To understand the full working, please see this notebook.

In the same way, we will check and treat other columns.

Decreasing number of unique values

There are two columns in which we can decrease the number of unique entity:

Name
Location

From Name, we can cluster the cars as their types, which is

Hatchback
Sedan
SUV
MUV
Crossover
Coupe
Convertible

And for Location, we can cluster them as regions.

def extract_region(x):
    if x == 'Delhi' or x == 'Jaipur':
        return 'North'
    elif x == 'Bangalore' or x == 'Chennai' or x == 'Coimbatore' or x == 'Hyderabad' or x == 'Kochi':
        return 'South'
    elif x == 'Kolkata':
        return 'East'
    if x == 'Mumbai' or x == 'Pune' or x == 'Ahmedabad':
        return 'West'
    
data['Region'] = data['Location'].apply(extract_region)

Encode Categorical Data

To encode the categorical data, there are two ways:

Using labels
One_hot_encoding

To attach labels to each type, we can do the following:

#first we will see the unique values in each of the variables
data.Fuel_Type.unique()

The output:

And then, we use apply and mapping to give labels.

#encoding
def encode_fuel(x):
    if x == 'CNG':
        return 1
    elif x == 'Diesel':
        return 2
    elif x == 'Petrol':
        return 3
    elif x == 'LPG':
        return 4
    else:
        return 5

data['encoded_Fuel_Type'] = data['Fuel_Type'].apply(encode_fuel)

To get one hot encoding, we use pd.get_dummies :

pd.get_dummies(data['Fuel_Type'])

In this, the “1” refers to value the row has, the other features are “0”.

Compare before after imputation value of target variable

The target variable, “New_price” had more than 75% of its data missing, hence we dropped it.

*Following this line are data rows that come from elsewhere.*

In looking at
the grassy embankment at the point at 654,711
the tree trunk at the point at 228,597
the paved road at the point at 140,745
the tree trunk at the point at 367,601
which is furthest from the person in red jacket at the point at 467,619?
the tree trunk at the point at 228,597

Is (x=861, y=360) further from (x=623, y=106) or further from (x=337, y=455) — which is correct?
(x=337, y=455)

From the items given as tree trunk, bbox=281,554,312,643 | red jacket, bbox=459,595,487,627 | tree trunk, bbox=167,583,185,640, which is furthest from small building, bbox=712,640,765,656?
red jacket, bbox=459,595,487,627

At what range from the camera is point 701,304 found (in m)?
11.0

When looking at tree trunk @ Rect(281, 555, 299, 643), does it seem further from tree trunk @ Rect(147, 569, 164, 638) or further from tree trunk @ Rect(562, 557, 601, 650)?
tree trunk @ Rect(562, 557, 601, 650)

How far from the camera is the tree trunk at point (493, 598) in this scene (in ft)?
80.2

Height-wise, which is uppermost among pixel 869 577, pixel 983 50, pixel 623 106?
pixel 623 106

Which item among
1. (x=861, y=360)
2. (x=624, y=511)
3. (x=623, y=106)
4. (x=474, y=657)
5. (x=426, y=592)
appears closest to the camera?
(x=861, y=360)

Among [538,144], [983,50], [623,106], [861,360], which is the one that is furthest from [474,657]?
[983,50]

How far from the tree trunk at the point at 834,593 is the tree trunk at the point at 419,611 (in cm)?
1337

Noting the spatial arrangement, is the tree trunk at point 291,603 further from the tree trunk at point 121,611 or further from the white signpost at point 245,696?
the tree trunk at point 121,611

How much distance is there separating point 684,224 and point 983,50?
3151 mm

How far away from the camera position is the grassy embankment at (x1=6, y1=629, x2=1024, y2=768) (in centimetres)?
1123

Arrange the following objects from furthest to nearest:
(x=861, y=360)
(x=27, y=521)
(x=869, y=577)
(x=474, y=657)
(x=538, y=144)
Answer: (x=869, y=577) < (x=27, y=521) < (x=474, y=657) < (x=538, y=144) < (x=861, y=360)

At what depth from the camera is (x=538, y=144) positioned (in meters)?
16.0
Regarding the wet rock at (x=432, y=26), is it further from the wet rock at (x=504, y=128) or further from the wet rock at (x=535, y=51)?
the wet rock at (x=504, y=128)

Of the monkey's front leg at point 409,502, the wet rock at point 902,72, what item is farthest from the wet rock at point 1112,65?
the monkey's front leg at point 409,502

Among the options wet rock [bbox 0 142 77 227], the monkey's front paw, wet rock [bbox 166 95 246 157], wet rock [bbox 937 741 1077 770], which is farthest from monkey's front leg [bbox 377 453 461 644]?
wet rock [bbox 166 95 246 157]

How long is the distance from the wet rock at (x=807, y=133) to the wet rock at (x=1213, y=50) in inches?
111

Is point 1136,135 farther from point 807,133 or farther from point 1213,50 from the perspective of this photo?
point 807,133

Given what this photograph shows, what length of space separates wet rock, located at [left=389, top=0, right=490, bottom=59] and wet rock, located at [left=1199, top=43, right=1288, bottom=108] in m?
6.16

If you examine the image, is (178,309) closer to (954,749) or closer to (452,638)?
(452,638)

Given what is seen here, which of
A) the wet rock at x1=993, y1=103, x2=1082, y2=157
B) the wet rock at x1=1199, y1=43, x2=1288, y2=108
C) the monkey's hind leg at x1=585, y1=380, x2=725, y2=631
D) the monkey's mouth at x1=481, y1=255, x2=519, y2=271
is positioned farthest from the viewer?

But, for training a model, we will need that column. To impute a column, its better to use the median because it not effected by the extreme values.

Let us compare the histogram of before and after:

Before imputation, we can see that the plot is positively skewed, with quite a number of value bins:

After imputation, the distribution of the plot remains the same, but the number of bins have changed considerably. The values that were at 200+ also seem to have diminished.